United States District Court, N.D. Indiana, Hammond Division
Feb 3, 2010
NO. 2:05-cr-43, (2:09-cv-306) (N.D. Ind. Feb. 3, 2010)

Opinion

NO. 2:05-cr-43, (2:09-cv-306).

February 3, 2010


OPINION AND ORDER


This matter is before the Court on the Motion Under 28 U.S.C. § 2255 to Vacate, Set Aside, or Correct Sentence By a Person in Federal Custody, filed by pro se Petitioner, Herminio Ramirez, on September 22, 2009. For the reasons set forth below, the section 2255 motion is DENIED. The Clerk is ORDERED to DISMISS this case WITH PREJUDICE. The Clerk is FURTHER ORDERED to distribute a copy of this order to Petitioner (Inmate Reg. No. 08253-027), Federal Correctional Institution, Inmate Mail/Parcels, P.O. Box 5888, Yazoo City, MS 39194, or to such other more current address that may be on file for the Petitioner.

BACKGROUND

On March 17, 2005, Petitioner, Herminio Ramirez, was charged with several co-defendants in an indictment. Ramirez was charged with one count of interstate kidnapping in violation of 18 U.S.C. § 1201(a)(1) and 18 U.S.C. § 2 (Count One), and one count of conspiracy to kidnap, in violation of 18 U.S.C. § 1201(c) (Count Two). In a plea agreement filed on May 23, 2005, Ramirez pled guilty to Count 2, conspiracy to commit kidnapping. (DE #40.) The change of plea hearing was held before this Court on May 26, 2005, and continued on August 23, 2005, when this Court accepted Ramirez's plea of guilty on Count 2. Ramirez's signed plea agreement contained a waiver stating that:

I understand that the law gives a convicted person the right to appeal the conviction and the sentence imposed; I also understand that no one can predict the precise sentence that will be imposed, and that the Court has jurisdiction and authority to impose any sentence within the statutory maximum set for my offense as set forth in this plea agreement; with this understanding and in consideration of the government's entry into this plea agreement, I expressly waive my right to appeal or to contest my conviction and my sentence and any restitution order imposed or the manner in which my conviction or my sentence or the restitution order was determined or imposed, to any Court on any ground, including any claim of ineffective assistance of counsel unless the claimed ineffective assistance of counsel relates directly to this waiver or its negotiation, including any appeal under Title 18, United States Code, Section 3742 or any post-conviction proceeding, including but not limited to, a proceeding under Title 28, United States Code, Section 2255.

→ **WRITTEN EXERCISE**: Copy the court opinion word for word from "NO. 2:05-cr-43, (2:09-cv-306)." up to and including "for the Petitioner.". The items after this court opinion are separate material.

→ **DATASET**:
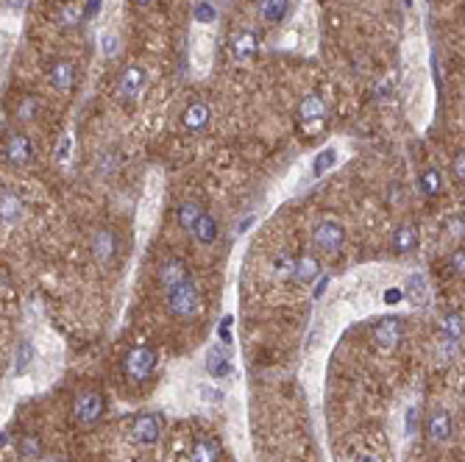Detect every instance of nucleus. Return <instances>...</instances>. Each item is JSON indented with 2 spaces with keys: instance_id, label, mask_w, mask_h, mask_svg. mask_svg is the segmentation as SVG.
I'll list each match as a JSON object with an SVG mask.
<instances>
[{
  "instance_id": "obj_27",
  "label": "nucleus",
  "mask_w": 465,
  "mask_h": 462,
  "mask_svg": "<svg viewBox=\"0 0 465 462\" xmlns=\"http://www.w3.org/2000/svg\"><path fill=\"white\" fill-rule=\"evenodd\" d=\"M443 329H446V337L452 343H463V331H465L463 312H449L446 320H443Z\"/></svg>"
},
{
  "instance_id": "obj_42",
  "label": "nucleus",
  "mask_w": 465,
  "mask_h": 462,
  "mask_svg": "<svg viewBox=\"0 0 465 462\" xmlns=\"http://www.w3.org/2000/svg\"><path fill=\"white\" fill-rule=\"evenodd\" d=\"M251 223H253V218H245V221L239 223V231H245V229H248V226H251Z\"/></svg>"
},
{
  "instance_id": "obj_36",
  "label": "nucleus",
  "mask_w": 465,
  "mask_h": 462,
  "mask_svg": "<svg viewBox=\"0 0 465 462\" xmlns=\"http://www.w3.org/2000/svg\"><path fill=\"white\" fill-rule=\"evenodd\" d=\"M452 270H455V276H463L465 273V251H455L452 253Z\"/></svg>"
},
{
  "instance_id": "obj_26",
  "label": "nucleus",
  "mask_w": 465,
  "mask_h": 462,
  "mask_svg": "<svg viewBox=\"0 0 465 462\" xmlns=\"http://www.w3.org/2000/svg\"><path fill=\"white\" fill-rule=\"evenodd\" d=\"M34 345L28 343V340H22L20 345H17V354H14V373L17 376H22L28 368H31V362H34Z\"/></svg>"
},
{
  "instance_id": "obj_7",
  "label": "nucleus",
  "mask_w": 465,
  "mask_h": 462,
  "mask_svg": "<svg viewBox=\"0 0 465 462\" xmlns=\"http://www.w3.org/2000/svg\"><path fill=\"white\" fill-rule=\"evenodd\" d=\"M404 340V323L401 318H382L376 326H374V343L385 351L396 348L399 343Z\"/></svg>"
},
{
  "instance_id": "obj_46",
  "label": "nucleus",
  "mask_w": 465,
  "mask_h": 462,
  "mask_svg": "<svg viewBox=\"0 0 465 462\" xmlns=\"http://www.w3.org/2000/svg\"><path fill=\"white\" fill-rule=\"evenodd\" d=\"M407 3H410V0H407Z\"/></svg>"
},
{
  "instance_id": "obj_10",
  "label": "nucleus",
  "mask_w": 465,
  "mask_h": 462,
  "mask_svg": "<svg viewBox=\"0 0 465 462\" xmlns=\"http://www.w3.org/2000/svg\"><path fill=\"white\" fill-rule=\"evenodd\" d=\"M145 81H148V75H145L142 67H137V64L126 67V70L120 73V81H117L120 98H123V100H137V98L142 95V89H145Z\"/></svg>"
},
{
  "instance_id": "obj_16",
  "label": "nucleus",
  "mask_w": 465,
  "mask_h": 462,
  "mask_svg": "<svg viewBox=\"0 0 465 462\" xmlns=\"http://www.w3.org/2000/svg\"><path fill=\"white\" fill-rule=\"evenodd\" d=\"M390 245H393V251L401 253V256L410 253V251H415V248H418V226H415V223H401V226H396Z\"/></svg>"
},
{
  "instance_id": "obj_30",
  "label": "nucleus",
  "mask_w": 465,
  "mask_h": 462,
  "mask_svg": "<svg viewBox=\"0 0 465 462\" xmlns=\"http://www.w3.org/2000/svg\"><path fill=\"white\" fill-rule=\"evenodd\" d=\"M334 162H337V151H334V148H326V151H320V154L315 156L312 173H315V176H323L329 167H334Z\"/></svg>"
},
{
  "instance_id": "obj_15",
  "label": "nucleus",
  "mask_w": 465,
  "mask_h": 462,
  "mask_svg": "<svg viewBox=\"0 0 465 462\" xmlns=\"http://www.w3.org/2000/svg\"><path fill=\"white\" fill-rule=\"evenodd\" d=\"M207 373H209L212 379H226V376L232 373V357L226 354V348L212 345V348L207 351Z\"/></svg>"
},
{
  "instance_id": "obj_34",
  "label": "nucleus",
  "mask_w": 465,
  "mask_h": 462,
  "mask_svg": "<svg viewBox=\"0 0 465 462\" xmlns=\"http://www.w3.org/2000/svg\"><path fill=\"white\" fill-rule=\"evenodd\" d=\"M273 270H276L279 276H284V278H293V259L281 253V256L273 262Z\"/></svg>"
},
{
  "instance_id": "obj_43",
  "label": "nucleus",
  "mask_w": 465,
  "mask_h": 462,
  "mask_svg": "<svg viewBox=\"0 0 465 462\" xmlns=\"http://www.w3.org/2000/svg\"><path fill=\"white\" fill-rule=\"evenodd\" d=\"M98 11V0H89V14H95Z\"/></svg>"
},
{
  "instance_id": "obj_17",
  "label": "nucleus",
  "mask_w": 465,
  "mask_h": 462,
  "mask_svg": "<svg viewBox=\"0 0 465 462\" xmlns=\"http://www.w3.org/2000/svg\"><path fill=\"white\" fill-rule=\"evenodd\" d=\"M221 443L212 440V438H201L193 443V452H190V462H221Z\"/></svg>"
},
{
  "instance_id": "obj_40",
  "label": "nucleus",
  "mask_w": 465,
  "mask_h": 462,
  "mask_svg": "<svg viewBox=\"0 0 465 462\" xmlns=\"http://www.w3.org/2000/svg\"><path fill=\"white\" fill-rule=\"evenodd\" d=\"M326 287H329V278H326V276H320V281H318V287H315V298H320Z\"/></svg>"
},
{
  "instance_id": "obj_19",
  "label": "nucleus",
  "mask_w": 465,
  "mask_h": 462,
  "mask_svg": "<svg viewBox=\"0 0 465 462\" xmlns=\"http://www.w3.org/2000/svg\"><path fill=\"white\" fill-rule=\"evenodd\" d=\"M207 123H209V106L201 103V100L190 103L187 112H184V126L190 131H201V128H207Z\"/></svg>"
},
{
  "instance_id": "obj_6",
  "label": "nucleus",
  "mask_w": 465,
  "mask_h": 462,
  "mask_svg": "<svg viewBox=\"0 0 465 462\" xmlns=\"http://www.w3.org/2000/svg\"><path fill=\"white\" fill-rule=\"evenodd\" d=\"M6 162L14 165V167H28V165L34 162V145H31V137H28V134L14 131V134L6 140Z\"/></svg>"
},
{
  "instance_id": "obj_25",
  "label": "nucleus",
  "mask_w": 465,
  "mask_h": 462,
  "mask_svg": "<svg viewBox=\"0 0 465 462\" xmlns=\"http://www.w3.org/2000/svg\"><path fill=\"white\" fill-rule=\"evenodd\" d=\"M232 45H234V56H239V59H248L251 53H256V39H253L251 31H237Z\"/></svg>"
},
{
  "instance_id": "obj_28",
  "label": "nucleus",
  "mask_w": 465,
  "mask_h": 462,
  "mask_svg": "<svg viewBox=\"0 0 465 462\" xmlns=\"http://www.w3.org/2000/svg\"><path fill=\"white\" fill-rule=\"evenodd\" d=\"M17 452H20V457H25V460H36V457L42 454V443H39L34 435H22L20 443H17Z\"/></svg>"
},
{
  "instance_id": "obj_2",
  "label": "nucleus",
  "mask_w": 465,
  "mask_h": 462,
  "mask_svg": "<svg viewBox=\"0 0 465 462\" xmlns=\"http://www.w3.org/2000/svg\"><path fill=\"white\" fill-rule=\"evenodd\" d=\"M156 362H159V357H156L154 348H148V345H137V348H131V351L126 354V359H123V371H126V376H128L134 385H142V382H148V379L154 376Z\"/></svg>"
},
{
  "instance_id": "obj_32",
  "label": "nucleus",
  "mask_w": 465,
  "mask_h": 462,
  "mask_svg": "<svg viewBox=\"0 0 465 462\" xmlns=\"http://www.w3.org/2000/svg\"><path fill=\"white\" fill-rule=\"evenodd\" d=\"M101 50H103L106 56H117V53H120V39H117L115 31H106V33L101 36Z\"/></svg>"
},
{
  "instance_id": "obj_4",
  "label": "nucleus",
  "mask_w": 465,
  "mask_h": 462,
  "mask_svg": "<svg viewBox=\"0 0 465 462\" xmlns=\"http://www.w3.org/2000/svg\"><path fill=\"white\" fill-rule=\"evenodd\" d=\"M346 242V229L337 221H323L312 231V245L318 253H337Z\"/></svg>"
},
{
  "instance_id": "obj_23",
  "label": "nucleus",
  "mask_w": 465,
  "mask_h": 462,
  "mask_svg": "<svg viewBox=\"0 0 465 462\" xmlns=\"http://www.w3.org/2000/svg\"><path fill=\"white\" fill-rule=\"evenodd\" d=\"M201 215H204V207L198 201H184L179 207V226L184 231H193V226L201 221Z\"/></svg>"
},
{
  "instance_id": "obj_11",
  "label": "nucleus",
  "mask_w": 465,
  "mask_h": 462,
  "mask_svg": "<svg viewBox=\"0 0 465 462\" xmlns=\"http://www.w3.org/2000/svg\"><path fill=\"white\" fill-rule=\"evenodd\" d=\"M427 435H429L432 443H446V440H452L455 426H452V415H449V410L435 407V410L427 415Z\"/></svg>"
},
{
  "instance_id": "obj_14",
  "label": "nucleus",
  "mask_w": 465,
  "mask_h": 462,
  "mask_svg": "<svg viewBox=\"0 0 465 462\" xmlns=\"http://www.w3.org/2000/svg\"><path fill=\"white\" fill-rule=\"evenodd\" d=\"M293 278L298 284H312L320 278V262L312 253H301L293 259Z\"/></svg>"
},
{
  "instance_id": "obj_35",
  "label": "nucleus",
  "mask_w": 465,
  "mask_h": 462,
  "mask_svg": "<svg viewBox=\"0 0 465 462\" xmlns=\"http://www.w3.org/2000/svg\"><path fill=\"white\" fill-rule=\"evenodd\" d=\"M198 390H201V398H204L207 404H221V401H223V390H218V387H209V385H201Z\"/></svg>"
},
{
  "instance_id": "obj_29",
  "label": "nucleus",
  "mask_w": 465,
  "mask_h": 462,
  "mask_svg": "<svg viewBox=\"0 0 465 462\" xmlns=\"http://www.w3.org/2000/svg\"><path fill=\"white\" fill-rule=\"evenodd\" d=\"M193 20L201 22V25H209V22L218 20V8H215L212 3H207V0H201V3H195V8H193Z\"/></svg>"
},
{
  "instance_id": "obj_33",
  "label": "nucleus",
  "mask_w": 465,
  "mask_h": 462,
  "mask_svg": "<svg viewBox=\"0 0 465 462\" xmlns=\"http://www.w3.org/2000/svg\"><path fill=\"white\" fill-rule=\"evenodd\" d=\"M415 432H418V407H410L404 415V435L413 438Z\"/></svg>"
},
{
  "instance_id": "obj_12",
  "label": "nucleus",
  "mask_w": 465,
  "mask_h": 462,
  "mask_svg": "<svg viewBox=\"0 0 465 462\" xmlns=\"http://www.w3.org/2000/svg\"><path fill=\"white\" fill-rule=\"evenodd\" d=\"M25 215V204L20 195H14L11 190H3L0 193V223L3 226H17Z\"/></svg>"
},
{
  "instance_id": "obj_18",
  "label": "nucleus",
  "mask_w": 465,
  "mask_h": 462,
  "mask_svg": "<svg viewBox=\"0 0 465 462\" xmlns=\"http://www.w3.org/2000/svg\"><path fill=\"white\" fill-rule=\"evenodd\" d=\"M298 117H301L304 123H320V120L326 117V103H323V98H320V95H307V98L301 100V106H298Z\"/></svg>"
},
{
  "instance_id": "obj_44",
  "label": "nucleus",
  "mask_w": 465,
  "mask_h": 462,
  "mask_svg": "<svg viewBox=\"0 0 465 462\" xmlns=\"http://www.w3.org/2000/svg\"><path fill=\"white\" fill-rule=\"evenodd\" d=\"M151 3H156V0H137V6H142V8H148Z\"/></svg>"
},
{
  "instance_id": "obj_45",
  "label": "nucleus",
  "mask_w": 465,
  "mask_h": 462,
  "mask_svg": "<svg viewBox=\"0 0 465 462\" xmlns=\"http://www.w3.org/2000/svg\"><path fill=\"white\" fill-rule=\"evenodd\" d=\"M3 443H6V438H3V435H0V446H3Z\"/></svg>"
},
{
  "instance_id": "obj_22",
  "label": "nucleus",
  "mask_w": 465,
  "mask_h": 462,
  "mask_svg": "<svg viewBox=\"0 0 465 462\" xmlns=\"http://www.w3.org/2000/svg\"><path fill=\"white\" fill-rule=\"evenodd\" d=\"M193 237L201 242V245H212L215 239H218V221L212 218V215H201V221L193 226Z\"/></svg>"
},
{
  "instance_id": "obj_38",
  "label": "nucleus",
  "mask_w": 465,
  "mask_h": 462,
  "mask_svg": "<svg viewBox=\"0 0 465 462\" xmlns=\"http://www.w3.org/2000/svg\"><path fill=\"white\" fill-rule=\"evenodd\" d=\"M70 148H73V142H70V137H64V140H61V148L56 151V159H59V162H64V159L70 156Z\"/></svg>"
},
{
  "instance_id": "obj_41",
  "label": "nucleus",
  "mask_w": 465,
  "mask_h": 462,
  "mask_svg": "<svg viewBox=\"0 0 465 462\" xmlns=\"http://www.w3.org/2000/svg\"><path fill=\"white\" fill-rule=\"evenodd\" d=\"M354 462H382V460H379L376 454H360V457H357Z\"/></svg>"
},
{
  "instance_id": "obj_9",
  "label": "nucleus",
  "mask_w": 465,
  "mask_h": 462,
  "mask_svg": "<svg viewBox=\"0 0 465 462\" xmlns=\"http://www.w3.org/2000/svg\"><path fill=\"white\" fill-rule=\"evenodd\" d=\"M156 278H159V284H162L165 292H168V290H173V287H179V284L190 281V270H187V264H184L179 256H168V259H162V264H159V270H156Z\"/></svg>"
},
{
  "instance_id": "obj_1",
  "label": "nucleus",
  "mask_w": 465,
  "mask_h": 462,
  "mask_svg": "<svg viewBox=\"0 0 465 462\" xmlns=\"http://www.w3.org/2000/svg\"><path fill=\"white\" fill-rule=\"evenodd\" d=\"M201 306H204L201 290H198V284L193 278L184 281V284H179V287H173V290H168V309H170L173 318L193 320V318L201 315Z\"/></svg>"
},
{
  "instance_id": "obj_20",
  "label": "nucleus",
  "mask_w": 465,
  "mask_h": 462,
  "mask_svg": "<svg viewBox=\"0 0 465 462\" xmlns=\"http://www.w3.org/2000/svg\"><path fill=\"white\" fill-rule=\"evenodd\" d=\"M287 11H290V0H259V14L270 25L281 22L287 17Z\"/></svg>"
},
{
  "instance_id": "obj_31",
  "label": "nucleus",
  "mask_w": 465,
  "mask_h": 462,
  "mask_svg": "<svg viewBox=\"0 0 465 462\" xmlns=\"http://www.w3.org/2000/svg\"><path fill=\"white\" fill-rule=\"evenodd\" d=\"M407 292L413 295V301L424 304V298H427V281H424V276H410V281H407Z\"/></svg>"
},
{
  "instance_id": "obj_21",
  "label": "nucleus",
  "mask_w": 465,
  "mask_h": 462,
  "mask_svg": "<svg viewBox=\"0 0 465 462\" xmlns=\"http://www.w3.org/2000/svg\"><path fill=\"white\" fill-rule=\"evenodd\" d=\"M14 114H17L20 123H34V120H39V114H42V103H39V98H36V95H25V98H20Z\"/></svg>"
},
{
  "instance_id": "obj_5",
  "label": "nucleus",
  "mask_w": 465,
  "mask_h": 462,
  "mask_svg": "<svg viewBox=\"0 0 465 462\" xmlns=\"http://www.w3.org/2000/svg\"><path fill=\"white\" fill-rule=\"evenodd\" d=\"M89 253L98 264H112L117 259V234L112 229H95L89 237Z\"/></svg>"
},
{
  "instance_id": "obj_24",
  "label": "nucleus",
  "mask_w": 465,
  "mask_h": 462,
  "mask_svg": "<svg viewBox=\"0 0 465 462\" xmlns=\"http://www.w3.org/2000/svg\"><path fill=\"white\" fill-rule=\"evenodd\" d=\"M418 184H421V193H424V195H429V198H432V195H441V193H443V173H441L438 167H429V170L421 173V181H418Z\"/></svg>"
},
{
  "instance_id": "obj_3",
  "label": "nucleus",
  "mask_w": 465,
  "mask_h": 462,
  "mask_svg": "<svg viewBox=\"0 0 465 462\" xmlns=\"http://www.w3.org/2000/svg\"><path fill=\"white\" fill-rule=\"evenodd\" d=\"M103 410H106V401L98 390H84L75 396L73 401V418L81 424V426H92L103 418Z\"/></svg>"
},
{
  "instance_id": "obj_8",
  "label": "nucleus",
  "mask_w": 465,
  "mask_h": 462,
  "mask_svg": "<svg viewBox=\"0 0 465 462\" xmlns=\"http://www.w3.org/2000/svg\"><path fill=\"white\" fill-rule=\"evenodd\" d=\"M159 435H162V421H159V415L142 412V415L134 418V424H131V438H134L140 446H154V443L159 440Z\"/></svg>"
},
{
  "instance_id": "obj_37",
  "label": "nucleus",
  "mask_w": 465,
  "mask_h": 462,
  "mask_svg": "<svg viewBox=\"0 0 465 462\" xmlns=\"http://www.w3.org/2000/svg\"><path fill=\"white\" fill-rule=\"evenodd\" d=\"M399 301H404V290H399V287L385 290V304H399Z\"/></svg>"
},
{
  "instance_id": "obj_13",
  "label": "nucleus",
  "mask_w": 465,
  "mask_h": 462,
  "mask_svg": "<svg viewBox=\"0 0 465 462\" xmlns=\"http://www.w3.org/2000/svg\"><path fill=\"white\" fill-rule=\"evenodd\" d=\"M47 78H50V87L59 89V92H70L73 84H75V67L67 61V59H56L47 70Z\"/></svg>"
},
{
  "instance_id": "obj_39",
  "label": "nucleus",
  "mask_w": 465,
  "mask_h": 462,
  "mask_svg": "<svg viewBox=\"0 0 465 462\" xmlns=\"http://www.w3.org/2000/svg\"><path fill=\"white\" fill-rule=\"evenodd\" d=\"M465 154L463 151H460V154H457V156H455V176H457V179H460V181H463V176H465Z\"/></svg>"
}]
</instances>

→ **THE REPLY**:
NO. 2:05-cr-43, (2:09-cv-306).

February 3, 2010


OPINION AND ORDER


This matter is before the Court on the Motion Under 28 U.S.C. § 2255 to Vacate, Set Aside, or Correct Sentence By a Person in Federal Custody, filed by pro se Petitioner, Herminio Ramirez, on September 22, 2009. For the reasons set forth below, the section 2255 motion is DENIED. The Clerk is ORDERED to DISMISS this case WITH PREJUDICE. The Clerk is FURTHER ORDERED to distribute a copy of this order to Petitioner (Inmate Reg. No. 08253-027), Federal Correctional Institution, Inmate Mail/Parcels, P.O. Box 5888, Yazoo City, MS 39194, or to such other more current address that may be on file for the Petitioner.